# Der ***OCZ HydroJet*** Thread



## patrock84 (19. November 2007)

Hallo, 

das der Kühler einen gewissen Reiz versprüht, ist nicht zuleugnen, die Leistungsangaben lassen auf Großes hoffen, doch differenzieren die Angaben zur Funktionsweise..

Die WayCool Technologie beschreibt ansich nur die Microchannels und den Wärmetransport mittels einer nicht näher spezifizierten Flüssigkeit.
http://www.onscreentech.com/Docs/WayCoolWhitePaper.pdf


Dazu gibt es unterschiedliche Quellen welche Materialien genutzt werden sollen..
Graphit und/oder Nanokohlenstoffröhren werden genannt.


Kennt jemand genauere Angaben/Spezifikationen/Quellen?

Die PCGH Redaktion vielleicht?


----------



## patrock84 (19. November 2007)

Nun gut, er ist sowieso erstmal auf das erste Quartal 2008 verschoben wurden


----------



## der8auer (19. November 2007)

schreib mal eine PM an NicoOCZ  der kann dir wahrscheinlich am ehesten weiterhelfen


----------



## patrock84 (19. November 2007)

Er darf nichts weiter sagen 



			
				RyderOCZ schrieb:
			
		

> It will not be released before Quarter 1, 2008.


----------



## Henner (20. November 2007)

Mehr kann ich leider auch nicht sagen, ein Testmuster haben wir noch nicht.


----------



## der8auer (20. November 2007)

patrock84 schrieb:


> Er darf nichts weiter sagen


 
hat ich schon befürchtet  denn auch im OCZ Forum hüllen die OCZ`ler sich in schweigen


----------



## patrock84 (20. November 2007)

Böse Zungen behaupten um Schaden zu begrenzen.


----------



## Oliver (21. November 2007)

Die nicht näher spezifizierte Flüssigkeit ird wohl Wasser sein  (Achtung, miene persönliche Meinung).

Auch wenn sie das übliche Marketing-Bla ganz gut anhört, wird sich zeigen wie gut die Performance letzten Endes ist. OCZ stellt sich ja gerne als Innovationsquelle dar, die Praxis sieht meist leider wenig innovativ aus. 
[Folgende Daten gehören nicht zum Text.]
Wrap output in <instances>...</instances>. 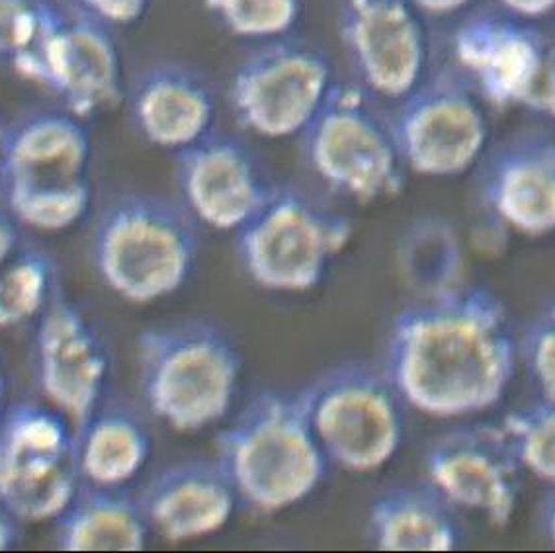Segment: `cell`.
Here are the masks:
<instances>
[{"label": "cell", "instance_id": "836d02e7", "mask_svg": "<svg viewBox=\"0 0 555 553\" xmlns=\"http://www.w3.org/2000/svg\"><path fill=\"white\" fill-rule=\"evenodd\" d=\"M411 4L423 16L447 18V16H454V14L467 11L474 4V0H411Z\"/></svg>", "mask_w": 555, "mask_h": 553}, {"label": "cell", "instance_id": "d4e9b609", "mask_svg": "<svg viewBox=\"0 0 555 553\" xmlns=\"http://www.w3.org/2000/svg\"><path fill=\"white\" fill-rule=\"evenodd\" d=\"M92 198V182L61 190L0 189L2 206L16 223L40 233H63L77 228L89 216Z\"/></svg>", "mask_w": 555, "mask_h": 553}, {"label": "cell", "instance_id": "277c9868", "mask_svg": "<svg viewBox=\"0 0 555 553\" xmlns=\"http://www.w3.org/2000/svg\"><path fill=\"white\" fill-rule=\"evenodd\" d=\"M139 389L160 423L182 435L219 425L237 397L243 360L208 321H180L138 336Z\"/></svg>", "mask_w": 555, "mask_h": 553}, {"label": "cell", "instance_id": "74e56055", "mask_svg": "<svg viewBox=\"0 0 555 553\" xmlns=\"http://www.w3.org/2000/svg\"><path fill=\"white\" fill-rule=\"evenodd\" d=\"M0 175H2V126H0Z\"/></svg>", "mask_w": 555, "mask_h": 553}, {"label": "cell", "instance_id": "6da1fadb", "mask_svg": "<svg viewBox=\"0 0 555 553\" xmlns=\"http://www.w3.org/2000/svg\"><path fill=\"white\" fill-rule=\"evenodd\" d=\"M515 333L486 287H448L403 307L389 326L384 370L406 406L435 419L495 407L515 377Z\"/></svg>", "mask_w": 555, "mask_h": 553}, {"label": "cell", "instance_id": "9a60e30c", "mask_svg": "<svg viewBox=\"0 0 555 553\" xmlns=\"http://www.w3.org/2000/svg\"><path fill=\"white\" fill-rule=\"evenodd\" d=\"M425 470L454 509L481 514L496 528L513 520L522 465L503 425L457 426L438 436L428 446Z\"/></svg>", "mask_w": 555, "mask_h": 553}, {"label": "cell", "instance_id": "5bb4252c", "mask_svg": "<svg viewBox=\"0 0 555 553\" xmlns=\"http://www.w3.org/2000/svg\"><path fill=\"white\" fill-rule=\"evenodd\" d=\"M34 365L41 394L69 416L75 428L106 401L112 376L108 345L89 316L61 290L36 319Z\"/></svg>", "mask_w": 555, "mask_h": 553}, {"label": "cell", "instance_id": "f1b7e54d", "mask_svg": "<svg viewBox=\"0 0 555 553\" xmlns=\"http://www.w3.org/2000/svg\"><path fill=\"white\" fill-rule=\"evenodd\" d=\"M520 358L542 399H555V301L540 309L526 326Z\"/></svg>", "mask_w": 555, "mask_h": 553}, {"label": "cell", "instance_id": "d6986e66", "mask_svg": "<svg viewBox=\"0 0 555 553\" xmlns=\"http://www.w3.org/2000/svg\"><path fill=\"white\" fill-rule=\"evenodd\" d=\"M138 501L151 532L170 542H189L225 528L238 497L218 460L189 458L153 475Z\"/></svg>", "mask_w": 555, "mask_h": 553}, {"label": "cell", "instance_id": "7a4b0ae2", "mask_svg": "<svg viewBox=\"0 0 555 553\" xmlns=\"http://www.w3.org/2000/svg\"><path fill=\"white\" fill-rule=\"evenodd\" d=\"M219 465L238 503L278 514L304 503L327 475L328 458L309 425L299 394H258L218 436Z\"/></svg>", "mask_w": 555, "mask_h": 553}, {"label": "cell", "instance_id": "603a6c76", "mask_svg": "<svg viewBox=\"0 0 555 553\" xmlns=\"http://www.w3.org/2000/svg\"><path fill=\"white\" fill-rule=\"evenodd\" d=\"M153 436L145 419L124 401L106 399L77 428L80 481L128 487L150 462Z\"/></svg>", "mask_w": 555, "mask_h": 553}, {"label": "cell", "instance_id": "ffe728a7", "mask_svg": "<svg viewBox=\"0 0 555 553\" xmlns=\"http://www.w3.org/2000/svg\"><path fill=\"white\" fill-rule=\"evenodd\" d=\"M126 97L139 136L155 147L179 153L216 129V90L189 65H151L139 73Z\"/></svg>", "mask_w": 555, "mask_h": 553}, {"label": "cell", "instance_id": "7c38bea8", "mask_svg": "<svg viewBox=\"0 0 555 553\" xmlns=\"http://www.w3.org/2000/svg\"><path fill=\"white\" fill-rule=\"evenodd\" d=\"M389 119L403 165L421 177L466 175L486 153V102L457 70L427 77Z\"/></svg>", "mask_w": 555, "mask_h": 553}, {"label": "cell", "instance_id": "d590c367", "mask_svg": "<svg viewBox=\"0 0 555 553\" xmlns=\"http://www.w3.org/2000/svg\"><path fill=\"white\" fill-rule=\"evenodd\" d=\"M542 528H544L545 538L554 543L555 548V485L554 491L547 494L542 503Z\"/></svg>", "mask_w": 555, "mask_h": 553}, {"label": "cell", "instance_id": "1f68e13d", "mask_svg": "<svg viewBox=\"0 0 555 553\" xmlns=\"http://www.w3.org/2000/svg\"><path fill=\"white\" fill-rule=\"evenodd\" d=\"M499 11L525 21L540 22L555 12V0H495Z\"/></svg>", "mask_w": 555, "mask_h": 553}, {"label": "cell", "instance_id": "52a82bcc", "mask_svg": "<svg viewBox=\"0 0 555 553\" xmlns=\"http://www.w3.org/2000/svg\"><path fill=\"white\" fill-rule=\"evenodd\" d=\"M299 397L328 462L347 472H377L403 445L405 401L384 365H335L304 387Z\"/></svg>", "mask_w": 555, "mask_h": 553}, {"label": "cell", "instance_id": "30bf717a", "mask_svg": "<svg viewBox=\"0 0 555 553\" xmlns=\"http://www.w3.org/2000/svg\"><path fill=\"white\" fill-rule=\"evenodd\" d=\"M80 485L77 428L53 406L12 403L0 413V501L22 523L55 520Z\"/></svg>", "mask_w": 555, "mask_h": 553}, {"label": "cell", "instance_id": "f546056e", "mask_svg": "<svg viewBox=\"0 0 555 553\" xmlns=\"http://www.w3.org/2000/svg\"><path fill=\"white\" fill-rule=\"evenodd\" d=\"M53 0H0V61H12L30 46Z\"/></svg>", "mask_w": 555, "mask_h": 553}, {"label": "cell", "instance_id": "ba28073f", "mask_svg": "<svg viewBox=\"0 0 555 553\" xmlns=\"http://www.w3.org/2000/svg\"><path fill=\"white\" fill-rule=\"evenodd\" d=\"M114 28L79 7L55 0L26 50L11 67L21 79L40 87L61 108L87 119L118 108L128 89Z\"/></svg>", "mask_w": 555, "mask_h": 553}, {"label": "cell", "instance_id": "4316f807", "mask_svg": "<svg viewBox=\"0 0 555 553\" xmlns=\"http://www.w3.org/2000/svg\"><path fill=\"white\" fill-rule=\"evenodd\" d=\"M503 428L522 470L555 485V399H540L506 416Z\"/></svg>", "mask_w": 555, "mask_h": 553}, {"label": "cell", "instance_id": "8fae6325", "mask_svg": "<svg viewBox=\"0 0 555 553\" xmlns=\"http://www.w3.org/2000/svg\"><path fill=\"white\" fill-rule=\"evenodd\" d=\"M337 80L323 51L282 38L241 61L229 82V104L241 128L264 139L301 136Z\"/></svg>", "mask_w": 555, "mask_h": 553}, {"label": "cell", "instance_id": "5b68a950", "mask_svg": "<svg viewBox=\"0 0 555 553\" xmlns=\"http://www.w3.org/2000/svg\"><path fill=\"white\" fill-rule=\"evenodd\" d=\"M350 239V219L328 202L301 187L274 184L257 211L235 231V250L257 286L304 294L325 280Z\"/></svg>", "mask_w": 555, "mask_h": 553}, {"label": "cell", "instance_id": "e575fe53", "mask_svg": "<svg viewBox=\"0 0 555 553\" xmlns=\"http://www.w3.org/2000/svg\"><path fill=\"white\" fill-rule=\"evenodd\" d=\"M21 518L0 501V552L11 550L21 538Z\"/></svg>", "mask_w": 555, "mask_h": 553}, {"label": "cell", "instance_id": "44dd1931", "mask_svg": "<svg viewBox=\"0 0 555 553\" xmlns=\"http://www.w3.org/2000/svg\"><path fill=\"white\" fill-rule=\"evenodd\" d=\"M370 536L386 552H450L462 532L454 504L435 485H391L370 504Z\"/></svg>", "mask_w": 555, "mask_h": 553}, {"label": "cell", "instance_id": "8992f818", "mask_svg": "<svg viewBox=\"0 0 555 553\" xmlns=\"http://www.w3.org/2000/svg\"><path fill=\"white\" fill-rule=\"evenodd\" d=\"M309 170L343 198L374 204L405 187L391 119L360 85L335 82L301 131Z\"/></svg>", "mask_w": 555, "mask_h": 553}, {"label": "cell", "instance_id": "83f0119b", "mask_svg": "<svg viewBox=\"0 0 555 553\" xmlns=\"http://www.w3.org/2000/svg\"><path fill=\"white\" fill-rule=\"evenodd\" d=\"M405 270L409 276L425 287L423 296L444 292L457 286L456 268L460 267V247L452 231L430 223L416 229L406 243Z\"/></svg>", "mask_w": 555, "mask_h": 553}, {"label": "cell", "instance_id": "cb8c5ba5", "mask_svg": "<svg viewBox=\"0 0 555 553\" xmlns=\"http://www.w3.org/2000/svg\"><path fill=\"white\" fill-rule=\"evenodd\" d=\"M60 292V270L43 248L21 247L0 267V329L36 321Z\"/></svg>", "mask_w": 555, "mask_h": 553}, {"label": "cell", "instance_id": "7402d4cb", "mask_svg": "<svg viewBox=\"0 0 555 553\" xmlns=\"http://www.w3.org/2000/svg\"><path fill=\"white\" fill-rule=\"evenodd\" d=\"M53 523L55 543L65 552H139L151 533L138 494L85 481Z\"/></svg>", "mask_w": 555, "mask_h": 553}, {"label": "cell", "instance_id": "2e32d148", "mask_svg": "<svg viewBox=\"0 0 555 553\" xmlns=\"http://www.w3.org/2000/svg\"><path fill=\"white\" fill-rule=\"evenodd\" d=\"M175 178L190 216L223 233H235L274 187L243 139L216 129L175 153Z\"/></svg>", "mask_w": 555, "mask_h": 553}, {"label": "cell", "instance_id": "ac0fdd59", "mask_svg": "<svg viewBox=\"0 0 555 553\" xmlns=\"http://www.w3.org/2000/svg\"><path fill=\"white\" fill-rule=\"evenodd\" d=\"M479 196L505 228L526 237L555 231V133L528 131L487 157Z\"/></svg>", "mask_w": 555, "mask_h": 553}, {"label": "cell", "instance_id": "9c48e42d", "mask_svg": "<svg viewBox=\"0 0 555 553\" xmlns=\"http://www.w3.org/2000/svg\"><path fill=\"white\" fill-rule=\"evenodd\" d=\"M452 55L486 106L526 110L555 126V46L535 22L499 9L469 14L452 34Z\"/></svg>", "mask_w": 555, "mask_h": 553}, {"label": "cell", "instance_id": "3957f363", "mask_svg": "<svg viewBox=\"0 0 555 553\" xmlns=\"http://www.w3.org/2000/svg\"><path fill=\"white\" fill-rule=\"evenodd\" d=\"M198 221L169 198L129 192L100 211L90 258L119 299L147 306L186 286L198 260Z\"/></svg>", "mask_w": 555, "mask_h": 553}, {"label": "cell", "instance_id": "484cf974", "mask_svg": "<svg viewBox=\"0 0 555 553\" xmlns=\"http://www.w3.org/2000/svg\"><path fill=\"white\" fill-rule=\"evenodd\" d=\"M202 4L229 36L268 43L296 30L306 0H202Z\"/></svg>", "mask_w": 555, "mask_h": 553}, {"label": "cell", "instance_id": "4dcf8cb0", "mask_svg": "<svg viewBox=\"0 0 555 553\" xmlns=\"http://www.w3.org/2000/svg\"><path fill=\"white\" fill-rule=\"evenodd\" d=\"M75 7L87 12L109 28H126L145 18L153 0H73Z\"/></svg>", "mask_w": 555, "mask_h": 553}, {"label": "cell", "instance_id": "e0dca14e", "mask_svg": "<svg viewBox=\"0 0 555 553\" xmlns=\"http://www.w3.org/2000/svg\"><path fill=\"white\" fill-rule=\"evenodd\" d=\"M87 119L65 108L30 110L2 128L0 189L60 190L90 182Z\"/></svg>", "mask_w": 555, "mask_h": 553}, {"label": "cell", "instance_id": "4fadbf2b", "mask_svg": "<svg viewBox=\"0 0 555 553\" xmlns=\"http://www.w3.org/2000/svg\"><path fill=\"white\" fill-rule=\"evenodd\" d=\"M338 31L360 87L399 102L428 77L425 16L411 0H343Z\"/></svg>", "mask_w": 555, "mask_h": 553}, {"label": "cell", "instance_id": "d6a6232c", "mask_svg": "<svg viewBox=\"0 0 555 553\" xmlns=\"http://www.w3.org/2000/svg\"><path fill=\"white\" fill-rule=\"evenodd\" d=\"M21 248L18 223L12 218L9 209L0 204V267Z\"/></svg>", "mask_w": 555, "mask_h": 553}, {"label": "cell", "instance_id": "8d00e7d4", "mask_svg": "<svg viewBox=\"0 0 555 553\" xmlns=\"http://www.w3.org/2000/svg\"><path fill=\"white\" fill-rule=\"evenodd\" d=\"M7 397H9V374H7V365L0 356V413L7 407Z\"/></svg>", "mask_w": 555, "mask_h": 553}]
</instances>
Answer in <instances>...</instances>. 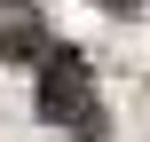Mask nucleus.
Segmentation results:
<instances>
[{
  "label": "nucleus",
  "mask_w": 150,
  "mask_h": 142,
  "mask_svg": "<svg viewBox=\"0 0 150 142\" xmlns=\"http://www.w3.org/2000/svg\"><path fill=\"white\" fill-rule=\"evenodd\" d=\"M103 8H111V16H134V8H142V0H103Z\"/></svg>",
  "instance_id": "obj_3"
},
{
  "label": "nucleus",
  "mask_w": 150,
  "mask_h": 142,
  "mask_svg": "<svg viewBox=\"0 0 150 142\" xmlns=\"http://www.w3.org/2000/svg\"><path fill=\"white\" fill-rule=\"evenodd\" d=\"M40 119H47V126H79V134H103V111H95V87H87V55H79V47H47V55H40Z\"/></svg>",
  "instance_id": "obj_1"
},
{
  "label": "nucleus",
  "mask_w": 150,
  "mask_h": 142,
  "mask_svg": "<svg viewBox=\"0 0 150 142\" xmlns=\"http://www.w3.org/2000/svg\"><path fill=\"white\" fill-rule=\"evenodd\" d=\"M0 55H47V40L32 24V0H0Z\"/></svg>",
  "instance_id": "obj_2"
}]
</instances>
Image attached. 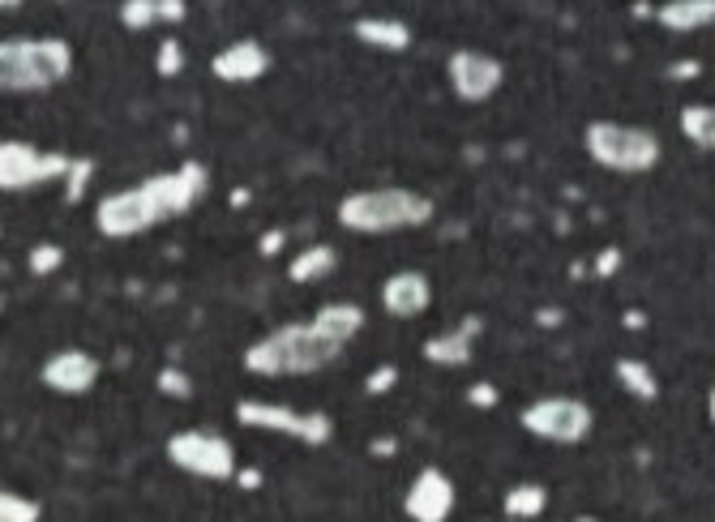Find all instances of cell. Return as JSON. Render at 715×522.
Wrapping results in <instances>:
<instances>
[{
    "mask_svg": "<svg viewBox=\"0 0 715 522\" xmlns=\"http://www.w3.org/2000/svg\"><path fill=\"white\" fill-rule=\"evenodd\" d=\"M339 343L317 330V321H288L245 347V372L254 377H308L339 360Z\"/></svg>",
    "mask_w": 715,
    "mask_h": 522,
    "instance_id": "1",
    "label": "cell"
},
{
    "mask_svg": "<svg viewBox=\"0 0 715 522\" xmlns=\"http://www.w3.org/2000/svg\"><path fill=\"white\" fill-rule=\"evenodd\" d=\"M433 218V198L386 185V189H356L339 202V223L356 236H390V232H411Z\"/></svg>",
    "mask_w": 715,
    "mask_h": 522,
    "instance_id": "2",
    "label": "cell"
},
{
    "mask_svg": "<svg viewBox=\"0 0 715 522\" xmlns=\"http://www.w3.org/2000/svg\"><path fill=\"white\" fill-rule=\"evenodd\" d=\"M73 73L65 39H0V95H39Z\"/></svg>",
    "mask_w": 715,
    "mask_h": 522,
    "instance_id": "3",
    "label": "cell"
},
{
    "mask_svg": "<svg viewBox=\"0 0 715 522\" xmlns=\"http://www.w3.org/2000/svg\"><path fill=\"white\" fill-rule=\"evenodd\" d=\"M583 151L596 167L617 171V176H643L665 155V146H660V138L652 129L621 124V120H591L583 129Z\"/></svg>",
    "mask_w": 715,
    "mask_h": 522,
    "instance_id": "4",
    "label": "cell"
},
{
    "mask_svg": "<svg viewBox=\"0 0 715 522\" xmlns=\"http://www.w3.org/2000/svg\"><path fill=\"white\" fill-rule=\"evenodd\" d=\"M236 424L257 428V432H279L305 446H326L335 437V419L326 412H301L288 403H270V399H241L236 403Z\"/></svg>",
    "mask_w": 715,
    "mask_h": 522,
    "instance_id": "5",
    "label": "cell"
},
{
    "mask_svg": "<svg viewBox=\"0 0 715 522\" xmlns=\"http://www.w3.org/2000/svg\"><path fill=\"white\" fill-rule=\"evenodd\" d=\"M163 218L167 214H163L159 198H154L151 180H142V185H129V189H116V193L99 198L95 232L107 236V240H129V236H142V232L159 227Z\"/></svg>",
    "mask_w": 715,
    "mask_h": 522,
    "instance_id": "6",
    "label": "cell"
},
{
    "mask_svg": "<svg viewBox=\"0 0 715 522\" xmlns=\"http://www.w3.org/2000/svg\"><path fill=\"white\" fill-rule=\"evenodd\" d=\"M167 459L172 467H180L185 475H198V479H232L236 475V450L223 432H210V428H180L167 437Z\"/></svg>",
    "mask_w": 715,
    "mask_h": 522,
    "instance_id": "7",
    "label": "cell"
},
{
    "mask_svg": "<svg viewBox=\"0 0 715 522\" xmlns=\"http://www.w3.org/2000/svg\"><path fill=\"white\" fill-rule=\"evenodd\" d=\"M518 424L540 437V441H553V446H578L591 437V407L583 399H570V394H549V399H536L523 407Z\"/></svg>",
    "mask_w": 715,
    "mask_h": 522,
    "instance_id": "8",
    "label": "cell"
},
{
    "mask_svg": "<svg viewBox=\"0 0 715 522\" xmlns=\"http://www.w3.org/2000/svg\"><path fill=\"white\" fill-rule=\"evenodd\" d=\"M73 158L60 151H44L35 142H0V193H22V189H39L48 180L69 176Z\"/></svg>",
    "mask_w": 715,
    "mask_h": 522,
    "instance_id": "9",
    "label": "cell"
},
{
    "mask_svg": "<svg viewBox=\"0 0 715 522\" xmlns=\"http://www.w3.org/2000/svg\"><path fill=\"white\" fill-rule=\"evenodd\" d=\"M446 78H450V91L459 95L462 104H484L502 91L506 82V64L497 56L480 52V48H459L446 60Z\"/></svg>",
    "mask_w": 715,
    "mask_h": 522,
    "instance_id": "10",
    "label": "cell"
},
{
    "mask_svg": "<svg viewBox=\"0 0 715 522\" xmlns=\"http://www.w3.org/2000/svg\"><path fill=\"white\" fill-rule=\"evenodd\" d=\"M99 360L91 356V352H82V347H60V352H51L44 368H39V377H44V385H48L51 394H65V399H82V394H91L95 390V381H99Z\"/></svg>",
    "mask_w": 715,
    "mask_h": 522,
    "instance_id": "11",
    "label": "cell"
},
{
    "mask_svg": "<svg viewBox=\"0 0 715 522\" xmlns=\"http://www.w3.org/2000/svg\"><path fill=\"white\" fill-rule=\"evenodd\" d=\"M455 501H459L455 479L442 467H424L415 471V479H411L408 497H403V510L415 522H446L455 514Z\"/></svg>",
    "mask_w": 715,
    "mask_h": 522,
    "instance_id": "12",
    "label": "cell"
},
{
    "mask_svg": "<svg viewBox=\"0 0 715 522\" xmlns=\"http://www.w3.org/2000/svg\"><path fill=\"white\" fill-rule=\"evenodd\" d=\"M151 189L167 218L189 214V210L198 206V198L206 193V167L202 163H180V167H172V171L151 176Z\"/></svg>",
    "mask_w": 715,
    "mask_h": 522,
    "instance_id": "13",
    "label": "cell"
},
{
    "mask_svg": "<svg viewBox=\"0 0 715 522\" xmlns=\"http://www.w3.org/2000/svg\"><path fill=\"white\" fill-rule=\"evenodd\" d=\"M210 73L227 86H249L257 78L270 73V52L257 39H232L227 48H219L210 60Z\"/></svg>",
    "mask_w": 715,
    "mask_h": 522,
    "instance_id": "14",
    "label": "cell"
},
{
    "mask_svg": "<svg viewBox=\"0 0 715 522\" xmlns=\"http://www.w3.org/2000/svg\"><path fill=\"white\" fill-rule=\"evenodd\" d=\"M433 305V283L420 274V270H395L386 283H382V309L399 321H411Z\"/></svg>",
    "mask_w": 715,
    "mask_h": 522,
    "instance_id": "15",
    "label": "cell"
},
{
    "mask_svg": "<svg viewBox=\"0 0 715 522\" xmlns=\"http://www.w3.org/2000/svg\"><path fill=\"white\" fill-rule=\"evenodd\" d=\"M476 334H480V321H476V317H462V325L442 330V334H433V339L424 343V360H429V365H442V368H462L471 360Z\"/></svg>",
    "mask_w": 715,
    "mask_h": 522,
    "instance_id": "16",
    "label": "cell"
},
{
    "mask_svg": "<svg viewBox=\"0 0 715 522\" xmlns=\"http://www.w3.org/2000/svg\"><path fill=\"white\" fill-rule=\"evenodd\" d=\"M656 22L672 35H694L715 26V0H665L656 9Z\"/></svg>",
    "mask_w": 715,
    "mask_h": 522,
    "instance_id": "17",
    "label": "cell"
},
{
    "mask_svg": "<svg viewBox=\"0 0 715 522\" xmlns=\"http://www.w3.org/2000/svg\"><path fill=\"white\" fill-rule=\"evenodd\" d=\"M352 31L364 48H377V52H408L411 48V26L399 17H356Z\"/></svg>",
    "mask_w": 715,
    "mask_h": 522,
    "instance_id": "18",
    "label": "cell"
},
{
    "mask_svg": "<svg viewBox=\"0 0 715 522\" xmlns=\"http://www.w3.org/2000/svg\"><path fill=\"white\" fill-rule=\"evenodd\" d=\"M313 321H317L321 334H330L339 347H348L360 330H364V309L352 305V300H330V305H321V309L313 313Z\"/></svg>",
    "mask_w": 715,
    "mask_h": 522,
    "instance_id": "19",
    "label": "cell"
},
{
    "mask_svg": "<svg viewBox=\"0 0 715 522\" xmlns=\"http://www.w3.org/2000/svg\"><path fill=\"white\" fill-rule=\"evenodd\" d=\"M613 372L630 399H638V403H656V399H660V377L652 372L647 360H638V356H621V360L613 365Z\"/></svg>",
    "mask_w": 715,
    "mask_h": 522,
    "instance_id": "20",
    "label": "cell"
},
{
    "mask_svg": "<svg viewBox=\"0 0 715 522\" xmlns=\"http://www.w3.org/2000/svg\"><path fill=\"white\" fill-rule=\"evenodd\" d=\"M335 265H339V253L330 245H308V249H301L296 258L288 261V278L292 283H317V278L335 274Z\"/></svg>",
    "mask_w": 715,
    "mask_h": 522,
    "instance_id": "21",
    "label": "cell"
},
{
    "mask_svg": "<svg viewBox=\"0 0 715 522\" xmlns=\"http://www.w3.org/2000/svg\"><path fill=\"white\" fill-rule=\"evenodd\" d=\"M681 133L699 151H715V104H685L681 107Z\"/></svg>",
    "mask_w": 715,
    "mask_h": 522,
    "instance_id": "22",
    "label": "cell"
},
{
    "mask_svg": "<svg viewBox=\"0 0 715 522\" xmlns=\"http://www.w3.org/2000/svg\"><path fill=\"white\" fill-rule=\"evenodd\" d=\"M502 506L511 519H540L549 510V488L544 484H514Z\"/></svg>",
    "mask_w": 715,
    "mask_h": 522,
    "instance_id": "23",
    "label": "cell"
},
{
    "mask_svg": "<svg viewBox=\"0 0 715 522\" xmlns=\"http://www.w3.org/2000/svg\"><path fill=\"white\" fill-rule=\"evenodd\" d=\"M44 514L31 497H22V493H13V488H0V522H35Z\"/></svg>",
    "mask_w": 715,
    "mask_h": 522,
    "instance_id": "24",
    "label": "cell"
},
{
    "mask_svg": "<svg viewBox=\"0 0 715 522\" xmlns=\"http://www.w3.org/2000/svg\"><path fill=\"white\" fill-rule=\"evenodd\" d=\"M159 22V0H125L120 4V26L125 31H151Z\"/></svg>",
    "mask_w": 715,
    "mask_h": 522,
    "instance_id": "25",
    "label": "cell"
},
{
    "mask_svg": "<svg viewBox=\"0 0 715 522\" xmlns=\"http://www.w3.org/2000/svg\"><path fill=\"white\" fill-rule=\"evenodd\" d=\"M60 265H65V249H60V245H35L31 258H26V270H31L35 278H48Z\"/></svg>",
    "mask_w": 715,
    "mask_h": 522,
    "instance_id": "26",
    "label": "cell"
},
{
    "mask_svg": "<svg viewBox=\"0 0 715 522\" xmlns=\"http://www.w3.org/2000/svg\"><path fill=\"white\" fill-rule=\"evenodd\" d=\"M159 394H167V399H194V377L189 372H180L176 365H167L159 372Z\"/></svg>",
    "mask_w": 715,
    "mask_h": 522,
    "instance_id": "27",
    "label": "cell"
},
{
    "mask_svg": "<svg viewBox=\"0 0 715 522\" xmlns=\"http://www.w3.org/2000/svg\"><path fill=\"white\" fill-rule=\"evenodd\" d=\"M154 69H159V78H180V69H185V48H180V39H163V44H159Z\"/></svg>",
    "mask_w": 715,
    "mask_h": 522,
    "instance_id": "28",
    "label": "cell"
},
{
    "mask_svg": "<svg viewBox=\"0 0 715 522\" xmlns=\"http://www.w3.org/2000/svg\"><path fill=\"white\" fill-rule=\"evenodd\" d=\"M91 176H95V163H91V158H73V167H69V176H65V185H69V189H65V202H82Z\"/></svg>",
    "mask_w": 715,
    "mask_h": 522,
    "instance_id": "29",
    "label": "cell"
},
{
    "mask_svg": "<svg viewBox=\"0 0 715 522\" xmlns=\"http://www.w3.org/2000/svg\"><path fill=\"white\" fill-rule=\"evenodd\" d=\"M395 381H399V368L382 365V368H373V372L364 377V390H368V394H390V390H395Z\"/></svg>",
    "mask_w": 715,
    "mask_h": 522,
    "instance_id": "30",
    "label": "cell"
},
{
    "mask_svg": "<svg viewBox=\"0 0 715 522\" xmlns=\"http://www.w3.org/2000/svg\"><path fill=\"white\" fill-rule=\"evenodd\" d=\"M467 403H471V407H484V412H489V407H497V385L476 381V385L467 390Z\"/></svg>",
    "mask_w": 715,
    "mask_h": 522,
    "instance_id": "31",
    "label": "cell"
},
{
    "mask_svg": "<svg viewBox=\"0 0 715 522\" xmlns=\"http://www.w3.org/2000/svg\"><path fill=\"white\" fill-rule=\"evenodd\" d=\"M159 22H185V0H159Z\"/></svg>",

Zugegeben, der Brain Actuator ist geil, ob es der Hydrojet auch ist, wissen wir spätestens nach ersten Tests.


----------



## ruyven_macaran (22. November 2007)

patrock84 schrieb:


> Die WayCool Technologie beschreibt ansich nur die Microchannels und den Wärmetransport mittels einer nicht näher spezifizierten Flüssigkeit.



hmm - was für eine flüssigkeit könnte in einem *hydro*jet wohl letztlich verwendet werden?



> http://www.onscreentech.com/Docs/WayCoolWhitePaper.pdf



was da beschrieben wird, ist im wesentlichen ne heatpipe/lane/... (nur die from wird halt nicht angegeben)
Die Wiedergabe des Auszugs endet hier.